Le musicien est accompagné des batteurs Ed Warby (pour les morceaux plus rock) et Rob Snijders (pour celles plus soft) dont le son est parfois traité (comme sur le premier disque de Stream of Passion, par exemple). Le chanteur hollandais Wilmer Waarbroek accomplit un travail excellent aux chœurs et diverses harmonies vocales, arrivant à évoquer de façon convaincante la puissance et la finesse de Damian Wilson ou à rappeler les choristes du Pink Floyd sur "Dark Side Of The Moon". Enfin, Les arrangements sopnt encore une fois enrichis par des instruments classiques/ou folk : violon, violoncelle et flûte.
Ici, toutes les influences parfois mal connues de Lucassen, issues des années 60 et 70 (ses périodes musicales préférées) sont clairement audibles. Les habituelles séquences, boucles et pulsations de synthés analogiques sont typiques sur "The New Real", ce lent et sombre morceau d'ouverture où seul le refrain mélodique allège l'ambiance. Celui-ci et "Don't Switch Me Off" ou encore "Our Imperfect Race" sont illuminés de synthétiseurs planants et surtout de beaux solos de guitare aériens joués un peu à la façon de David Gilmour (guitariste préféré de Lucassen, si certains l'ignorent encore…) mais on remarque ailleurs aussi pas mal de guitares acoustiques, sur des morceaux pop rapides et très accrocheurs ("The Social Recluse" sur le second CD, par exemple).
De la pop psychédélique britannique des années 60, on retrouve l'ambiance joyeuse et quelque peu modernisée de son album de reprises sorti sous le pseudonyme "Strange Hobby" datant de la même époque que celui d'Anthony. Des chansons comme le joyeux et orchestral "When I'm One Hundred Sixty-Four" et surtout le sautillant "Pink Beatles In A Purple Zeppelin" avec un piano et un orgue dominant rappellent les Beatles. Le très entrainant "Dr Slumber's Eternity Home" déboule sur un rythme au swing irrésistible avec un mur de guitares acoustiques, des chœurs superbes et un violon, plus quand même un bon gros solo de guitare électrique harmonisé qui évoque quelque peu Brian May. N'oublions pas les influences celtiques arrivées depuis quelques années, et que l'on retrouve sur "Where Pigs Fly" ou "You Have Entered The Reality Zone" – au rythme pourtant assez lourd. Et enfin, à part le long morceau titre un autre sommet de l'album est le relativement court mais grandiose "Yellowstone Memorial Day", qui évoque le meilleur de "Dark Side Of The Moon" mais avec quelques guitares metal et un refrain d'une puissance remarquable.

La consigne –
Dans la critique musicale ci-dessus, quel batteur accompagne le musicien sur les morceaux plus rock ? Répondez en quelques mots, s'il vous plaît.

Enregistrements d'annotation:
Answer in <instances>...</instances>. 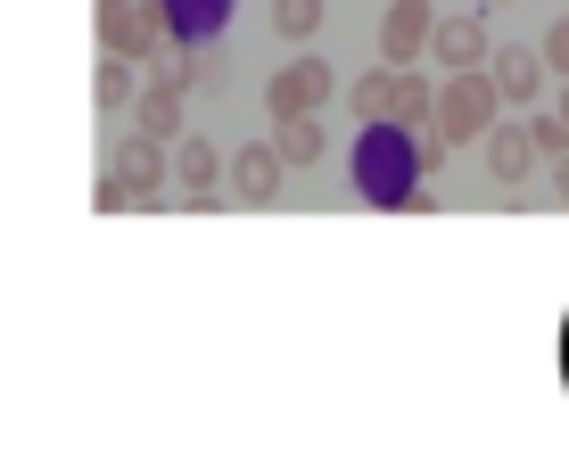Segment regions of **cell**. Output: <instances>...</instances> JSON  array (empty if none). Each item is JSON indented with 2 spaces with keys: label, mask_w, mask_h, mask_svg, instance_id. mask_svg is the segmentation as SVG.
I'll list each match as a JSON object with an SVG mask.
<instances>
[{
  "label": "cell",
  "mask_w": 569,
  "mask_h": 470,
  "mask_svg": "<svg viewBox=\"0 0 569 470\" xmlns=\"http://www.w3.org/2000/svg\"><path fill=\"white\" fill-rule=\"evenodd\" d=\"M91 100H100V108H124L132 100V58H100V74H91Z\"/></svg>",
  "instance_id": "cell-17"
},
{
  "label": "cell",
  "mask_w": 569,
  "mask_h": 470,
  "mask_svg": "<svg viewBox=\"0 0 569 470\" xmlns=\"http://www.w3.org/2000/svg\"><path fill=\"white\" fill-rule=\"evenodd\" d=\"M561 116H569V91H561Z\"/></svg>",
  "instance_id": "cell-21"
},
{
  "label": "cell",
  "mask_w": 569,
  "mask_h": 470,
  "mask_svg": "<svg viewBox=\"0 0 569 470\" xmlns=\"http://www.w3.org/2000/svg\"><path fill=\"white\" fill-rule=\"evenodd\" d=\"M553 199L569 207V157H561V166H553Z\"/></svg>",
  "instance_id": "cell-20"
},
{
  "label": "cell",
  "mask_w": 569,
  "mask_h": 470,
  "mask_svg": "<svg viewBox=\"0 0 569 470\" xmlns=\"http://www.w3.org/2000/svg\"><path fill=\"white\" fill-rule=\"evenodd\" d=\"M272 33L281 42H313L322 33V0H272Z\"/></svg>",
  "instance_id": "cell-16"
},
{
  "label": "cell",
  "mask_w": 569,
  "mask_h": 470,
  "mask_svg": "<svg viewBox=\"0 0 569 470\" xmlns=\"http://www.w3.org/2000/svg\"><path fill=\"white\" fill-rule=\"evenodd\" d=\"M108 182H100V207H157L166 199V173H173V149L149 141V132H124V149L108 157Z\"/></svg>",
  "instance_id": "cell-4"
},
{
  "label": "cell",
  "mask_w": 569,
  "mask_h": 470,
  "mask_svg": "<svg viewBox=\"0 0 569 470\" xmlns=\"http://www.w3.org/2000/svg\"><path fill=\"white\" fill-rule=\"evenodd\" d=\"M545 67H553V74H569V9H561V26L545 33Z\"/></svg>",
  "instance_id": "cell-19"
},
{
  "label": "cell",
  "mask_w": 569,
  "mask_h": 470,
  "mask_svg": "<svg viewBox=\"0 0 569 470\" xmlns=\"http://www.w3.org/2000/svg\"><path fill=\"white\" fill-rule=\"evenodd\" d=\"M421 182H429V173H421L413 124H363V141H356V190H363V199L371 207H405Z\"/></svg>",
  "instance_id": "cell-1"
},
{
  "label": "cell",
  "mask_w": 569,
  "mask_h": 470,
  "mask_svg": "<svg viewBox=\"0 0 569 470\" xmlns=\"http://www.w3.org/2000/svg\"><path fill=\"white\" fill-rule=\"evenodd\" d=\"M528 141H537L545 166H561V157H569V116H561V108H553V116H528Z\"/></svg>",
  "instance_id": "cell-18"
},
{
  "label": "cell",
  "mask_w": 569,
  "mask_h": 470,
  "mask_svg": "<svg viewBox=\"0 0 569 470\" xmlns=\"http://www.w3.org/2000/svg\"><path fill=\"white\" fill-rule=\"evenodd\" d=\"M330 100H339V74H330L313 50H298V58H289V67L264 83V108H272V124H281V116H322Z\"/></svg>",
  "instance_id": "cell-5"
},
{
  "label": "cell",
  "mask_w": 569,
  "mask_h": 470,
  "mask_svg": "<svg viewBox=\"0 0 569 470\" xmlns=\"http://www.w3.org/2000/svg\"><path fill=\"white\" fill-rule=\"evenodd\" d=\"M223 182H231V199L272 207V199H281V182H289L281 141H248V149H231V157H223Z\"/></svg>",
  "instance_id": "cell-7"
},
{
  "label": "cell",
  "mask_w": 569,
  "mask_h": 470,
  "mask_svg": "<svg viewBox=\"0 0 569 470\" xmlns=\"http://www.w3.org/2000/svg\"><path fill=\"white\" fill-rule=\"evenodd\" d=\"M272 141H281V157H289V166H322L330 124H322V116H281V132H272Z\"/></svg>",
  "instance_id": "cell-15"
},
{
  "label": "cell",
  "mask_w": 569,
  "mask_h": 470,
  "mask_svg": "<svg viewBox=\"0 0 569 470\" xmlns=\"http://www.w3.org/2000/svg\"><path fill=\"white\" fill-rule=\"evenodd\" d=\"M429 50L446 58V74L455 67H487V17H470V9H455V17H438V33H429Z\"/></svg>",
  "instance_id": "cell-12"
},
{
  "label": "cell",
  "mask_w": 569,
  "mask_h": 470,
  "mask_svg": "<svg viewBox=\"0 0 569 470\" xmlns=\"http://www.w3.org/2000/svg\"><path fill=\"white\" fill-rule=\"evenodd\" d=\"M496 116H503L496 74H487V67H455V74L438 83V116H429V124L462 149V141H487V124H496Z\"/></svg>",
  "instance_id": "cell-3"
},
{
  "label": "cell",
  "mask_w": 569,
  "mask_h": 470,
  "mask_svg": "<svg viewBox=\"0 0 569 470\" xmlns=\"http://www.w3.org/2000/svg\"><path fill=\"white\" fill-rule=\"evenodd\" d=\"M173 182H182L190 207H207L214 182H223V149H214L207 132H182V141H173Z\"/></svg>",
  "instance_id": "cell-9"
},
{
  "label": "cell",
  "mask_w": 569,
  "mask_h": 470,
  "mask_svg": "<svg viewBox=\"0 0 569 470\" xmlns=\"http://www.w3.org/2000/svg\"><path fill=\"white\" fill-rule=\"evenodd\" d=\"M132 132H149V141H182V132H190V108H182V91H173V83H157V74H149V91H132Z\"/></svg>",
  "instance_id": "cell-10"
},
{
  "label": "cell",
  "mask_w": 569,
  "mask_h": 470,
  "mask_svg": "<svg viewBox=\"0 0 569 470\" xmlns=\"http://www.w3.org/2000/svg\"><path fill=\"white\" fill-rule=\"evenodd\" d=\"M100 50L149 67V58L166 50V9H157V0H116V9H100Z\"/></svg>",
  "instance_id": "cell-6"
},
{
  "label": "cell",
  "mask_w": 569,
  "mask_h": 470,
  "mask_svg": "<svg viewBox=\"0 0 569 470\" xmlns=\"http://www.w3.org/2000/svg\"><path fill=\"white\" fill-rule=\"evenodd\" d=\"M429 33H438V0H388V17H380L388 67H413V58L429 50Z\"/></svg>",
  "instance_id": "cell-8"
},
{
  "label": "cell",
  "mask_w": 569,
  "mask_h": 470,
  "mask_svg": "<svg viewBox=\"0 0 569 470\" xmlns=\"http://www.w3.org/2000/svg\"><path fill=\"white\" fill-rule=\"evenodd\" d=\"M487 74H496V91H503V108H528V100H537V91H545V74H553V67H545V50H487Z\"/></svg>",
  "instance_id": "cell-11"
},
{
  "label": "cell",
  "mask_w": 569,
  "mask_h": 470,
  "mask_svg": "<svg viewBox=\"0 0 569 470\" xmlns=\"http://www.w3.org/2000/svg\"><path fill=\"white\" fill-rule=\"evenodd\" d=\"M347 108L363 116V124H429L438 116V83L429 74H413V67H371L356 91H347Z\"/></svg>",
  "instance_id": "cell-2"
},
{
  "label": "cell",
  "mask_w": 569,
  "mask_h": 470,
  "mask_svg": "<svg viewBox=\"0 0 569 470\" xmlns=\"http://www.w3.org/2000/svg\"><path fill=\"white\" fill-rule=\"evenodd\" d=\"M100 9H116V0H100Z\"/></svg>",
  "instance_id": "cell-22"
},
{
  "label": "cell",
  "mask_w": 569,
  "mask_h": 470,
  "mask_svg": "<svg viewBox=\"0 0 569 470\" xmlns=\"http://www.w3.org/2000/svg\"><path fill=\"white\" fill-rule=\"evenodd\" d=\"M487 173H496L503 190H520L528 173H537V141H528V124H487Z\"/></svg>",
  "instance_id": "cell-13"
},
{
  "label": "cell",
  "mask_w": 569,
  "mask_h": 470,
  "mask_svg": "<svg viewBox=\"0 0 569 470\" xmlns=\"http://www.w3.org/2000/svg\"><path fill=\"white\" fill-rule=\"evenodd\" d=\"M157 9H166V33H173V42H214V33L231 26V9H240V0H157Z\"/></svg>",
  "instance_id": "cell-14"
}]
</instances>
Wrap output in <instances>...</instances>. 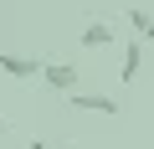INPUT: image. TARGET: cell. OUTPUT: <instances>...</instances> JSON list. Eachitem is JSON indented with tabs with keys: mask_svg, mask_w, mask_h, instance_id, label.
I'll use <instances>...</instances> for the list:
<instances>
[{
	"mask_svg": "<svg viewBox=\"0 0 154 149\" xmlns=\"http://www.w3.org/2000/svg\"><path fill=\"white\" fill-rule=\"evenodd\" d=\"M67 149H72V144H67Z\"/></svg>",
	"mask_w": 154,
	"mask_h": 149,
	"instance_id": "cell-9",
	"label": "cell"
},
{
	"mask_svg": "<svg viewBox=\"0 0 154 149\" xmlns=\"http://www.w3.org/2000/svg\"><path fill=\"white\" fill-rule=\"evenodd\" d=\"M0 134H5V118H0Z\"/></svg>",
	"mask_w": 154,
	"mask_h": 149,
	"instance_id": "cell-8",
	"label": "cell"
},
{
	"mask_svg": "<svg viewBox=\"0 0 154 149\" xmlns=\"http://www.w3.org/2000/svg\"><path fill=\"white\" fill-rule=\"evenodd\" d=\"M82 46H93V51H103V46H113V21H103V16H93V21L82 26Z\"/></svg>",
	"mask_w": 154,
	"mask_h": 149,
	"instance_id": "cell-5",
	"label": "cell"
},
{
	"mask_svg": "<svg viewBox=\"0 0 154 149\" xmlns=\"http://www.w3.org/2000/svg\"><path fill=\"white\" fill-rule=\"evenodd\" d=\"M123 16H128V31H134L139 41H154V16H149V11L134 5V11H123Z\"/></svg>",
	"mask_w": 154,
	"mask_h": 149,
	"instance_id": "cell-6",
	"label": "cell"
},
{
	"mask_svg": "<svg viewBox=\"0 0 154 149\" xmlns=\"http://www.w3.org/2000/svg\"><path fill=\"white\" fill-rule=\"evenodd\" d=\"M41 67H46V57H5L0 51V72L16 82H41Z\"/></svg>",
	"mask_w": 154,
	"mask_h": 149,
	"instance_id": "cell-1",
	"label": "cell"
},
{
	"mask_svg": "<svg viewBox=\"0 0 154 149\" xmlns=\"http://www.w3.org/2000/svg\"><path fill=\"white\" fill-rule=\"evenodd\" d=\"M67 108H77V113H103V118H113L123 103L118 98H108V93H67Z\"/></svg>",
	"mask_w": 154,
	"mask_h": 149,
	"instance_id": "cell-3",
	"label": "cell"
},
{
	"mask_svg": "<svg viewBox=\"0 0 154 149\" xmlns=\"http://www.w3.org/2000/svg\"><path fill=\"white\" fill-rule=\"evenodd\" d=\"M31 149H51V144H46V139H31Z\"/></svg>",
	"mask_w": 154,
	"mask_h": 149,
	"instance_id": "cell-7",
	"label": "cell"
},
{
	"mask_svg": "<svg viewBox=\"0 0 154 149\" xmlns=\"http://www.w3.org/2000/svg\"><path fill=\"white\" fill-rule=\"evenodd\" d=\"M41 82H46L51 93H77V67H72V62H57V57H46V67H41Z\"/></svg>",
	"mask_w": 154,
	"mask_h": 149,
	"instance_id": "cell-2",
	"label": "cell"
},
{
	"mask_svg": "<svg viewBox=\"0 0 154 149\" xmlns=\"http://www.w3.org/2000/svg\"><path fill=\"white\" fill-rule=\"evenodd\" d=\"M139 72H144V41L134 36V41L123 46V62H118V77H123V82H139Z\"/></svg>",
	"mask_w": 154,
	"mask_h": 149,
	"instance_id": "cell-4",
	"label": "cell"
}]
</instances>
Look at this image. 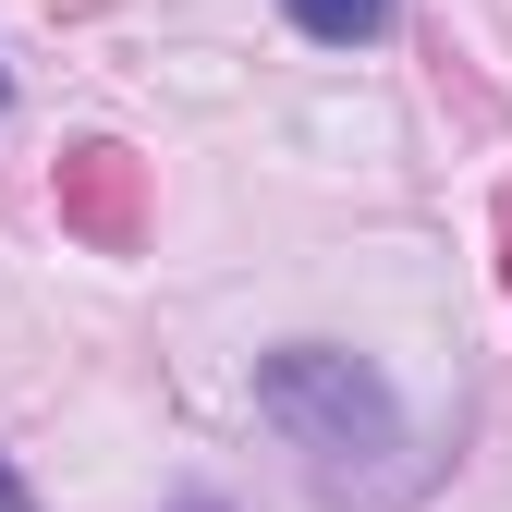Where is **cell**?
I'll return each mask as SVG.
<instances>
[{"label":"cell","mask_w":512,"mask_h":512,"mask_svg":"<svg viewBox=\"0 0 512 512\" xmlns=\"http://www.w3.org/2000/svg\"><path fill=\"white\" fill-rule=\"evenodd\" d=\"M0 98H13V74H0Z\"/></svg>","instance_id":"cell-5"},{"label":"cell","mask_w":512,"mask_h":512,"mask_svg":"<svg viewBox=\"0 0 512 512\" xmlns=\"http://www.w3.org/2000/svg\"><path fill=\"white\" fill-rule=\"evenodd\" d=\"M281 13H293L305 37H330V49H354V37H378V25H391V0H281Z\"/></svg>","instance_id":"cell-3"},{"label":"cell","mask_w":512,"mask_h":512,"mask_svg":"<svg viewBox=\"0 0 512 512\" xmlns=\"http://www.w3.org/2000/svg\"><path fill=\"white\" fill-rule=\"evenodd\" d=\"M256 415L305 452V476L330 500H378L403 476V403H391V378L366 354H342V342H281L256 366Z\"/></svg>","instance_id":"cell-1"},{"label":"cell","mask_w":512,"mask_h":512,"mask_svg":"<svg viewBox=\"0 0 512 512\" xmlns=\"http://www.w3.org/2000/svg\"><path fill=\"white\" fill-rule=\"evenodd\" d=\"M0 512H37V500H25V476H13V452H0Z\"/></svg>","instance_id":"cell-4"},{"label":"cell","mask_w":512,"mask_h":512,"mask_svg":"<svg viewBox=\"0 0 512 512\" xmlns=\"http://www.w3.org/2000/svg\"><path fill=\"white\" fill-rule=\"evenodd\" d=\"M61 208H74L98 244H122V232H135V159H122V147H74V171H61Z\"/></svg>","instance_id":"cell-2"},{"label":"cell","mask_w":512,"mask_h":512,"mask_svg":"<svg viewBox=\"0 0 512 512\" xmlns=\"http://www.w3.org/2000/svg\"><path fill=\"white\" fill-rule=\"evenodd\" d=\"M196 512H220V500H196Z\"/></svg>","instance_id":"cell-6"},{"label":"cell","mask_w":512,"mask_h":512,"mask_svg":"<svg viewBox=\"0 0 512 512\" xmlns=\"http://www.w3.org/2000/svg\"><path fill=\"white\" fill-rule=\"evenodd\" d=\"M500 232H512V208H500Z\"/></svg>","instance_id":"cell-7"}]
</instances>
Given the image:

Réponse à la consigne –
Ed Warby.